Qualche ricercatore si affaccia anche all’assemblea pomeridiana sulle scale della facoltà, incuriosito dal centinaio di ragazze e ragazzi seduti sulle scale. «L’università – riconosce – è da sempre un luogo di discussione, giusto che anche questo tema entri». Gli studenti hanno chiesto una presa di posizione alla rettrice Antonella Polimeni. Risposte? «Un muro di silenzio», allarga le braccia una studentessa del collettivo di lettere.
Solo i fotografi sembrano far caso ai manifesti affissi sul muro della facoltà in cui i volti di Mattarella, Meloni, Nordio, Cartabia e dei giudici che hanno avuto tra le mani il dossier dell’anarchico sono accostati alla parola «Assassini». Fuori dalla Sapienza sono stati notati eccome. Non si contano le condanne da destra. Pure il Pd parla di un atto «da condannare duramente senza se e senza ma» e di «escalation di violenza» da fermare.
La calendiana Daniela Ruffino usa toni da notte della Repubblica. «È il momento per tutte le forze politiche di mettere da parte divisioni e strumentalizzazioni, perché in questo modo si aiutano i violenti». Invece, quando si indicano i manifesti gli occupanti alzano le spalle. Nessuno sa, o dice di sapere, chi li abbia affissi. La richiesta dei collettivi a politica e media è di abbassare i toni. «Accusarci di minacce o ricatti allo Stato non ha senso». Ma i manifesti rimangono sul marmo.
Nell’assemblea l’avvocata Caterina Calia, che difende Anna Beniamino (compagna di Cospito, pure lei in carcere e su cui pende una richiesta di condanna a 27 anni), illustra agli studenti le assurdità del carcere duro e smonta le teorie del complotto su presunte saldature tra criminalità organizzata e anarchismo.
«Il 41 bis prevede che i detenuti condividano la pochissima “socialità” permessa con altri condannati per che hanno alle spalle storie diverse dalle loro» spiega. «Per questo Cospito parla con i mafiosi». In carceri come quello dell’Aquila, racconta la legale, la socialità è permessa solo a coppie, nemmeno a piccoli gruppi. Così, se qualcuno viola qualche regola del carcere e perde il diritto alla socialità, condanna all’isolamento totale anche l’altro detenuto».

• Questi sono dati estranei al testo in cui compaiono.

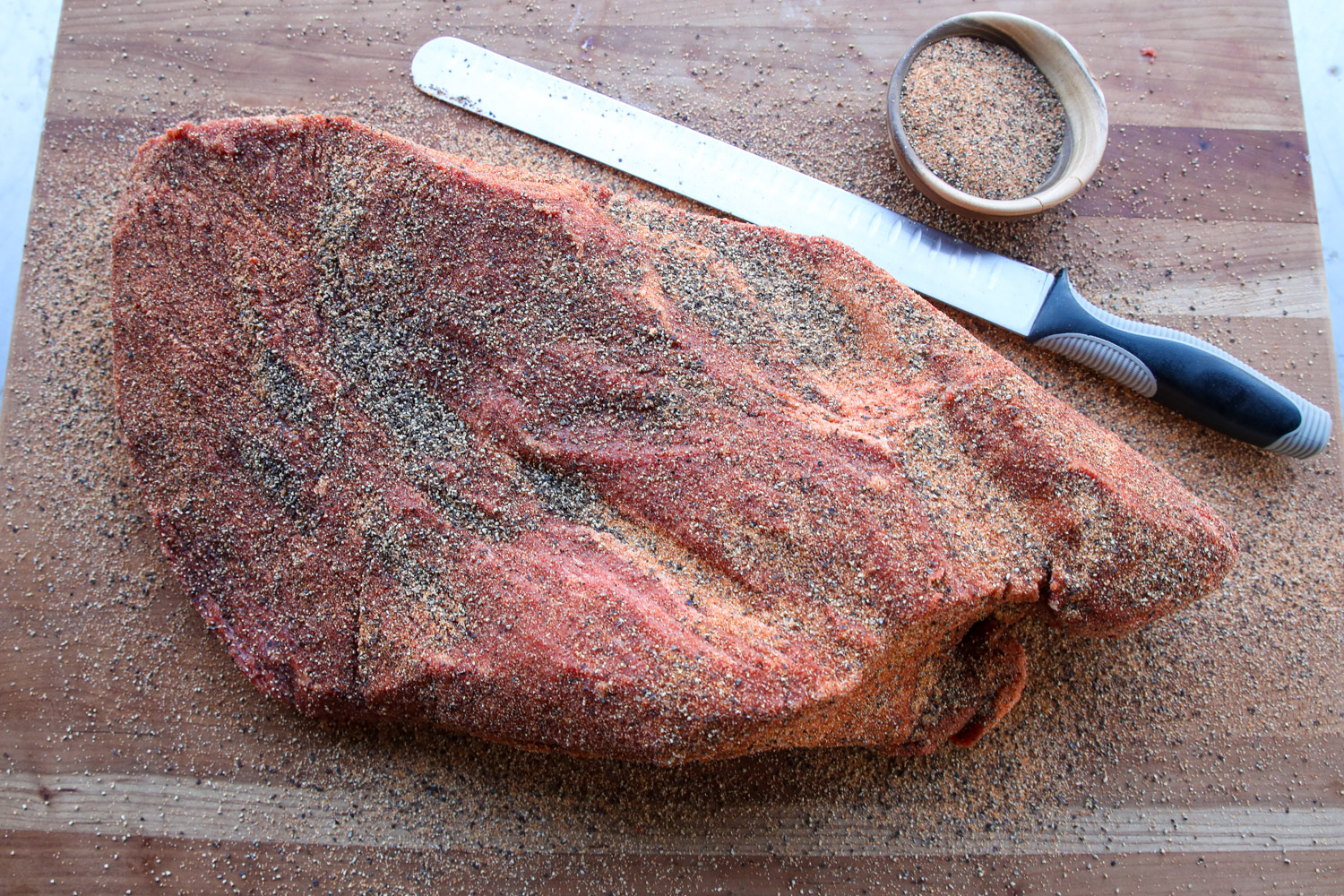 a whole brisket, trimmed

Gli altri interventi confermano l’adesione al corteo cittadino di oggi, che partirà da Piazza Vittorio all’Esquilino. Tanti auspicano una «mobilitazione plurale e inclusiva», com’è stata l’assemblea da cui è nata l’occupazione, con tante realtà romane ben al di là della cerchia anarchica. La questura ha approntato un dispositivo di sicurezza imponente La questura ha approntato un dispositivo di sicurezza imponente dopo le tensioni degli ultimi presidi. Nella notte, 80 cassonetti sono stati rimossi dal percorso del corteo.